No wonder these two groups of people, the overseas Taiwanese and the Taiwanese youth, despite having the same vision for Taiwan, are on different wavelengths. The “Taiwan Civil Government,” a certified scam [promising Taiwan independence while asking for donations], still has supporters in the US. This shows how wide the difference in information and understanding between the two groups are. 

Worse, the more elderly of the overseas independence supporters still see the independence movement as an underground, illicit activity that can be cracked down. As a result, they give without asking for accountability nor do they ask for a return. This could be taken advantage of by scammers, but could also result in them feeling “why aren’t there any results if I risk my life for this” or “someone must have screwed up.” It’s a convoluted mix of personal and political responsibilities and emotions. Hence, the “truth” they see through the lens of their life experiences and emotions are very different from that of young independence supporters in Taiwan. 

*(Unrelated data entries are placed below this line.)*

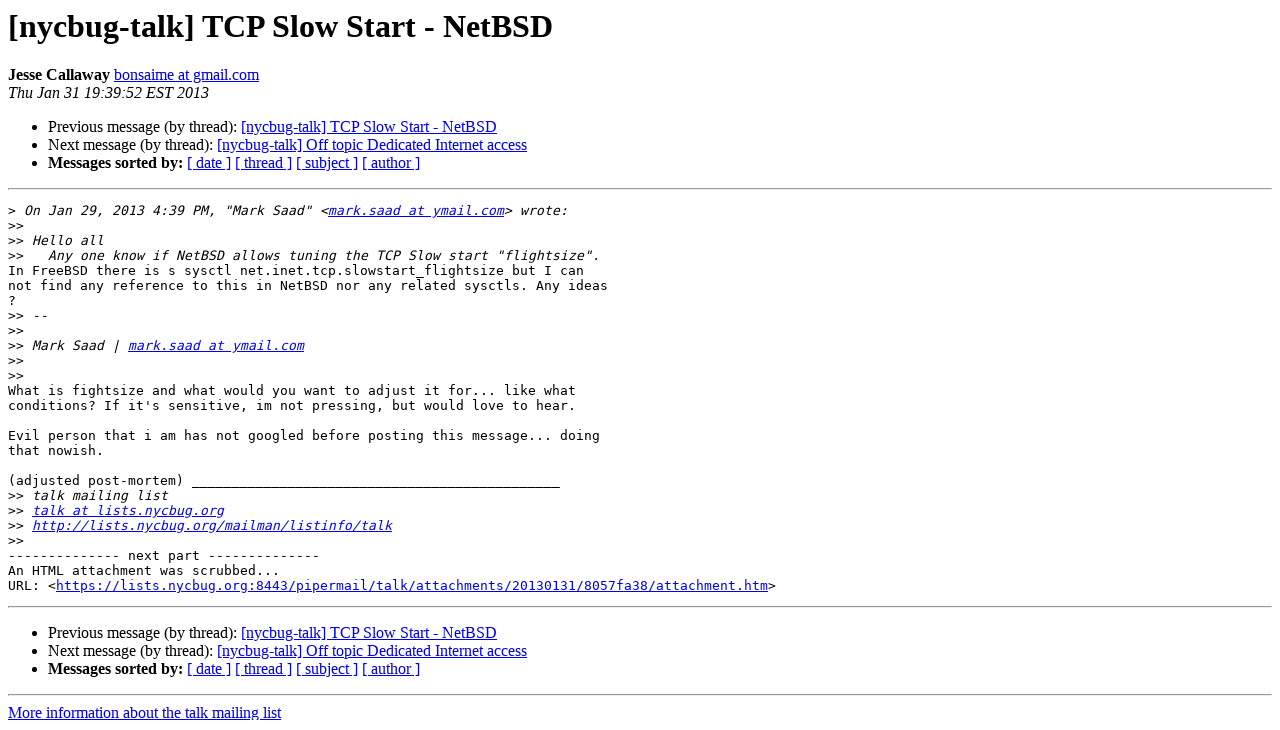

--- FILE ---
content_type: text/html
request_url: https://lists.nycbug.org:8443/pipermail/talk/2013-January/014781.html
body_size: 3995
content:
<!DOCTYPE HTML PUBLIC "-//W3C//DTD HTML 4.01 Transitional//EN">
<HTML>
 <HEAD>
   <TITLE> [nycbug-talk] TCP Slow Start - NetBSD
   </TITLE>
   <LINK REL="Index" HREF="index.html" >
   <LINK REL="made" HREF="mailto:talk%40lists.nycbug.org?Subject=Re%3A%20%5Bnycbug-talk%5D%20TCP%20Slow%20Start%20-%20NetBSD&In-Reply-To=%3CCAJU5ZBMcbY6DyHav%3Doged6uiCuxT4pA6bRyFdbaNMJ_187maZw%40mail.gmail.com%3E">
   <META NAME="robots" CONTENT="index,nofollow">
   <style type="text/css">
       pre {
           white-space: pre-wrap;       /* css-2.1, curent FF, Opera, Safari */
           }
   </style>
   <META http-equiv="Content-Type" content="text/html; charset=us-ascii">
   <LINK REL="Previous"  HREF="014780.html">
   <LINK REL="Next"  HREF="014778.html">
 </HEAD>
 <BODY BGCOLOR="#ffffff">
   <H1>[nycbug-talk] TCP Slow Start - NetBSD</H1>
    <B>Jesse Callaway</B> 
    <A HREF="mailto:talk%40lists.nycbug.org?Subject=Re%3A%20%5Bnycbug-talk%5D%20TCP%20Slow%20Start%20-%20NetBSD&In-Reply-To=%3CCAJU5ZBMcbY6DyHav%3Doged6uiCuxT4pA6bRyFdbaNMJ_187maZw%40mail.gmail.com%3E"
       TITLE="[nycbug-talk] TCP Slow Start - NetBSD">bonsaime at gmail.com
       </A><BR>
    <I>Thu Jan 31 19:39:52 EST 2013</I>
    <P><UL>
        <LI>Previous message (by thread): <A HREF="014780.html">[nycbug-talk] TCP Slow Start - NetBSD
</A></li>
        <LI>Next message (by thread): <A HREF="014778.html">[nycbug-talk] Off topic Dedicated Internet access
</A></li>
         <LI> <B>Messages sorted by:</B> 
              <a href="date.html#14781">[ date ]</a>
              <a href="thread.html#14781">[ thread ]</a>
              <a href="subject.html#14781">[ subject ]</a>
              <a href="author.html#14781">[ author ]</a>
         </LI>
       </UL>
    <HR>  
<!--beginarticle-->
<PRE>&gt;<i> On Jan 29, 2013 4:39 PM, &quot;Mark Saad&quot; &lt;<A HREF="https://lists.nycbug.org:8443/mailman/listinfo/talk">mark.saad at ymail.com</A>&gt; wrote:
</I>&gt;&gt;<i>
</I>&gt;&gt;<i> Hello all
</I>&gt;&gt;<i>   Any one know if NetBSD allows tuning the TCP Slow start &quot;flightsize&quot;.
</I>In FreeBSD there is s sysctl net.inet.tcp.slowstart_flightsize but I can
not find any reference to this in NetBSD nor any related sysctls. Any ideas
?
&gt;&gt;<i> --
</I>&gt;&gt;<i>
</I>&gt;&gt;<i> Mark Saad | <A HREF="https://lists.nycbug.org:8443/mailman/listinfo/talk">mark.saad at ymail.com</A>
</I>&gt;&gt;<i>
</I>&gt;&gt;<i>
</I>What is fightsize and what would you want to adjust it for... like what
conditions? If it's sensitive, im not pressing, but would love to hear.

Evil person that i am has not googled before posting this message... doing
that nowish.

(adjusted post-mortem) ______________________________________________
&gt;&gt;<i> talk mailing list
</I>&gt;&gt;<i> <A HREF="https://lists.nycbug.org:8443/mailman/listinfo/talk">talk at lists.nycbug.org</A>
</I>&gt;&gt;<i> <A HREF="http://lists.nycbug.org/mailman/listinfo/talk">http://lists.nycbug.org/mailman/listinfo/talk</A>
</I>&gt;&gt;<i>
</I>-------------- next part --------------
An HTML attachment was scrubbed...
URL: &lt;<A HREF="https://lists.nycbug.org:8443/pipermail/talk/attachments/20130131/8057fa38/attachment.htm">https://lists.nycbug.org:8443/pipermail/talk/attachments/20130131/8057fa38/attachment.htm</A>&gt;
</PRE>

<!--endarticle-->
    <HR>
    <P><UL>
        <!--threads-->
	<LI>Previous message (by thread): <A HREF="014780.html">[nycbug-talk] TCP Slow Start - NetBSD
</A></li>
	<LI>Next message (by thread): <A HREF="014778.html">[nycbug-talk] Off topic Dedicated Internet access
</A></li>
         <LI> <B>Messages sorted by:</B> 
              <a href="date.html#14781">[ date ]</a>
              <a href="thread.html#14781">[ thread ]</a>
              <a href="subject.html#14781">[ subject ]</a>
              <a href="author.html#14781">[ author ]</a>
         </LI>
       </UL>

<hr>
<a href="https://lists.nycbug.org:8443/mailman/listinfo/talk">More information about the talk
mailing list</a><br>
</body></html>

Accountability the key to healthy relationships 

Even if Tsai and Lai supporters within the DPP cannot regain trust in each other in the short run, I still hope for different generations of Taiwanese people, whether in Taiwan or overseas, to stand together in this critical moment for the movement. Perhaps we should drop the “old green men” and “progressive youth” labels already. Perhaps we should also stop using seniority or “who owes whom” as excuses to avoid reflection and debate. 

We the young generation should spend some time to empathize with the overseas Taiwan independence activists’ life stories (perhaps starting by building an oral history). Older generations should understand that today’s statehood movement and democratic politics are not the zero-sum games they were in the past, and Taiwan Independence is no longer a dangerous underground movement. Different generations need to work together, and start with accountability and procedural ethics within our advocacy efforts, including clarity in finances and information flows.

The vision we have of a new politics and statehood for Taiwan shouldn’t be limited to fancy graphic designs, or empty slogans. We shouldn’t sacrifice the energy and intellect of our people just to mobilize for short term gains. Understanding each other’s life stories, having healthier conversations, and to be honest about our difficulties and priorities, is perhaps the first step to breaking the ice.